### Page excerpt
· · · · ·

How do I show that $G$ of order $p^n$ is cyclic if and only if it is abelian with a unique subgroup of order $p$?

Question

I spent quite some time thinking about it but I don't see why must be $x^p\in\left\langle a\right\rangle$ in the given conditions. Can someone please explain?

Answer 1

Notice that the proof does not say any $x$ will satisfy this, just that there is some. Because all $x$ satisfy $x^{p^n}=1$, you can see what you want by iteration: if $x\not \in\langle a \rangle$ and $x^p\in \langle a\rangle$, you are done, else substitute $x$ by $x^p$. At some point $x^p$ will be $1$ and hence inside $\langle a \rangle$.

Answer 2

Assume, by contradiction, that for every $x \in G$ with $x \notin \langle a\rangle$, we have $x^p\notin\langle a\rangle$. Then $x^{p^2}=(x^p)^p \notin \langle a\rangle$ because $x^p \in G$ and $x^p\notin\langle a\rangle$. And also $x^{p^3}\notin \langle a\rangle$, for the same reason, and so on and so on. In particular, $1 = x^{p^k} \notin \langle a \rangle$, which is a contradiction. Therefore, there should exist at least one $x \in G\setminus\langle a\rangle$ such that $x^p\in\langle a\rangle$.

Answer 3

Since $H$ is unique and $H \subset \left< a \right>$, any $z \notin \left< a \right> $ has order greater than $p$ (otherwise $ \left< z \right>$ would be another subgroup of order $p$). So order of $z = p^m$ where $1 \lt m \le k$. Let $x = z^{p^{m - 1}}$

· · · · ·

### Extracted records
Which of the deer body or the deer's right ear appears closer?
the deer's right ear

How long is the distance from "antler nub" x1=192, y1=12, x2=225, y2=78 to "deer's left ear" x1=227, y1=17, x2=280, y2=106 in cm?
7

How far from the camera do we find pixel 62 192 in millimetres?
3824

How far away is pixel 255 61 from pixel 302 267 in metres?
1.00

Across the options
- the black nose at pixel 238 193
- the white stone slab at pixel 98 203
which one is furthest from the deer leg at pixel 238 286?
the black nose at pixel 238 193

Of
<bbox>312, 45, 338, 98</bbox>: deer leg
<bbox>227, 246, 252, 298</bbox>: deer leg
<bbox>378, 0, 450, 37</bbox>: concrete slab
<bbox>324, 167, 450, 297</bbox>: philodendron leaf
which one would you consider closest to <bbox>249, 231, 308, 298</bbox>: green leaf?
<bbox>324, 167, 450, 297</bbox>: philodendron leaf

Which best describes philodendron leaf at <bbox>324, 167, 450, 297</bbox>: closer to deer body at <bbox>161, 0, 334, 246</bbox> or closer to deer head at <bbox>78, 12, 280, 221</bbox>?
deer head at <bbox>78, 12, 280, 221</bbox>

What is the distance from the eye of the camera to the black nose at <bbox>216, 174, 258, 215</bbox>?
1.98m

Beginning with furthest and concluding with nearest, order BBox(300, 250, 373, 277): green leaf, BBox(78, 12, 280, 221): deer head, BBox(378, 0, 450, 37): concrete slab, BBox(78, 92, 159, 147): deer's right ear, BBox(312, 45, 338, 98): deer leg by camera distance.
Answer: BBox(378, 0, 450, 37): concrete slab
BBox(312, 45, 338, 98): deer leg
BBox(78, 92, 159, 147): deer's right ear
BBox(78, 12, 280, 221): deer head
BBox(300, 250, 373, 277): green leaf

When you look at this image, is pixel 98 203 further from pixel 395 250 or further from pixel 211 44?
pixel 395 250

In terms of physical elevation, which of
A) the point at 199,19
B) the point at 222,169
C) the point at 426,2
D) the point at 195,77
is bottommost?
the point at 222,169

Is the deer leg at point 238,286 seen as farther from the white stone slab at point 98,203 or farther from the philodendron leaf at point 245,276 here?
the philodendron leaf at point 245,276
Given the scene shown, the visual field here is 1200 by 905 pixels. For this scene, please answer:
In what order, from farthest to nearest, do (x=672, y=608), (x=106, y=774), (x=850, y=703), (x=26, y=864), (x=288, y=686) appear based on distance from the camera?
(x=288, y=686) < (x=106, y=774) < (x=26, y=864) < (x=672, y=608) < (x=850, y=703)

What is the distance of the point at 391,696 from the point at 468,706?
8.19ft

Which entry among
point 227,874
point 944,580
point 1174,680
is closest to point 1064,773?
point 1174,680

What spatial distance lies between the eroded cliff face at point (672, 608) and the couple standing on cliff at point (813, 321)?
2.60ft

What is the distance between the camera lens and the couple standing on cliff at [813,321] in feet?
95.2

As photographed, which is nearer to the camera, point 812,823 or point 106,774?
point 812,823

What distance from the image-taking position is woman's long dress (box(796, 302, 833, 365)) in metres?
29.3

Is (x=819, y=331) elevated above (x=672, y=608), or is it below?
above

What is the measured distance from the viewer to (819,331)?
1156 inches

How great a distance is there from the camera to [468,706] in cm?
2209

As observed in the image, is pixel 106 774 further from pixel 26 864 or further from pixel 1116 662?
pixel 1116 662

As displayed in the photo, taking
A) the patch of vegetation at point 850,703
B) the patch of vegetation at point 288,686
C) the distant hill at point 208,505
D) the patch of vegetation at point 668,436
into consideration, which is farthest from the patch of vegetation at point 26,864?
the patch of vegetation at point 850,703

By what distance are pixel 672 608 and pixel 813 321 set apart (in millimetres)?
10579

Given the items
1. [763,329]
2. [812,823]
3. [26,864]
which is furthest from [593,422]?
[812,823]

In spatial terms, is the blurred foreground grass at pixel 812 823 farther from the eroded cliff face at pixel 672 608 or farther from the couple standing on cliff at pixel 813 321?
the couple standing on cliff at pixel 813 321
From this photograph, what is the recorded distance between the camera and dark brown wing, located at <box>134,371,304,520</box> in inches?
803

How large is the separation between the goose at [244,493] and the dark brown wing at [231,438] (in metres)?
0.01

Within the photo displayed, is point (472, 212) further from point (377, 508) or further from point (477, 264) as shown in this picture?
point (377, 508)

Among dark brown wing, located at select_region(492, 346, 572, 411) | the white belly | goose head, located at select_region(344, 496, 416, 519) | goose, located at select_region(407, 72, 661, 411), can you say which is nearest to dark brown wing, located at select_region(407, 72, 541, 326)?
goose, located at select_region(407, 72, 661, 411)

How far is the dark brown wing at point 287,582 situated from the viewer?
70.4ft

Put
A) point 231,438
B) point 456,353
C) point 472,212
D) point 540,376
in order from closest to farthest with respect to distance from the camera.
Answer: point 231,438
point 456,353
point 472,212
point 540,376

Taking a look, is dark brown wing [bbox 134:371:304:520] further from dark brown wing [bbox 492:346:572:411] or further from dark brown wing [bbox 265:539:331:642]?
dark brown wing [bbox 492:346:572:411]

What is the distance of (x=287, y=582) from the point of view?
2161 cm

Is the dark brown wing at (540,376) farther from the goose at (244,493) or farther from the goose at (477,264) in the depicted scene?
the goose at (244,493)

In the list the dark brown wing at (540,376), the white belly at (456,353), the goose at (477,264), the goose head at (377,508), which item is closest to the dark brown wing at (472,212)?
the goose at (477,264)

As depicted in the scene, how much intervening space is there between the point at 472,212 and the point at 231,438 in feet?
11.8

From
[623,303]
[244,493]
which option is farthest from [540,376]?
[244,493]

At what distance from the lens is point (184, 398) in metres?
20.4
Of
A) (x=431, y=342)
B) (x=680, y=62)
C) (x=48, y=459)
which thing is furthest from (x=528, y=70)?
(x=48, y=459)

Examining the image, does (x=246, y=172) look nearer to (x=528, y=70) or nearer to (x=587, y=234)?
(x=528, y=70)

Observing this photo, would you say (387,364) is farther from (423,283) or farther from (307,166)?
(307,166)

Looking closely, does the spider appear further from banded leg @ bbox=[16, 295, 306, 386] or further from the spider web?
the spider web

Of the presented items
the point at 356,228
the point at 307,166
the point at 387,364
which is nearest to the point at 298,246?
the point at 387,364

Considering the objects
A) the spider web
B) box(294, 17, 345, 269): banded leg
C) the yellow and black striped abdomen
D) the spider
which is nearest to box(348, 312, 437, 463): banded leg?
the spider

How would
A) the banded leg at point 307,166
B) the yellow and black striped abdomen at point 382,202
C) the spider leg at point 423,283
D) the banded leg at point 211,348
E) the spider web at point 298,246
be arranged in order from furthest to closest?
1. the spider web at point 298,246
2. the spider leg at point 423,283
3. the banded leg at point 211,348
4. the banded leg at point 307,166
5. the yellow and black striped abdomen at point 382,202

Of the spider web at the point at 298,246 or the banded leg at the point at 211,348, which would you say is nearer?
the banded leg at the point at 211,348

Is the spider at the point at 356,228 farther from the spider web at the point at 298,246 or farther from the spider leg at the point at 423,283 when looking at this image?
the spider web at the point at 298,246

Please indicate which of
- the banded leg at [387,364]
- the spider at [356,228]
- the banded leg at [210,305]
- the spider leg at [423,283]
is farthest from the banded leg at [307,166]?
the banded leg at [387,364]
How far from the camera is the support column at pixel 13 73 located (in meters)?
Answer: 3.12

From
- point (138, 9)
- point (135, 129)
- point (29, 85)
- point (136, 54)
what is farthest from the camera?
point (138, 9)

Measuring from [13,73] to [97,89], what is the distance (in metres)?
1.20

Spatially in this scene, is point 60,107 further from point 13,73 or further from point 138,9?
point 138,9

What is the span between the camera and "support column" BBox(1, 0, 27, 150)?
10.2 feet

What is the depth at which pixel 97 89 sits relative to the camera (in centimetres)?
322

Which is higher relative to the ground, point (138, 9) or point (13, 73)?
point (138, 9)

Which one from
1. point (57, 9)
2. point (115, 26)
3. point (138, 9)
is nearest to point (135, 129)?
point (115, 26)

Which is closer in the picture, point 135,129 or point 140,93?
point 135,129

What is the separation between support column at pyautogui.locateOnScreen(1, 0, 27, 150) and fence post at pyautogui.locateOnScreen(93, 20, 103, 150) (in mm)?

· · · · ·

From the thread on cyclic groups above, print word for word the passage that opens with the words containing "How do I show" and closes with "someone please explain?".

How do I show that $G$ of order $p^n$ is cyclic if and only if it is abelian with a unique subgroup of order $p$?

Question

I spent quite some time thinking about it but I don't see why must be $x^p\in\left\langle a\right\rangle$ in the given conditions. Can someone please explain?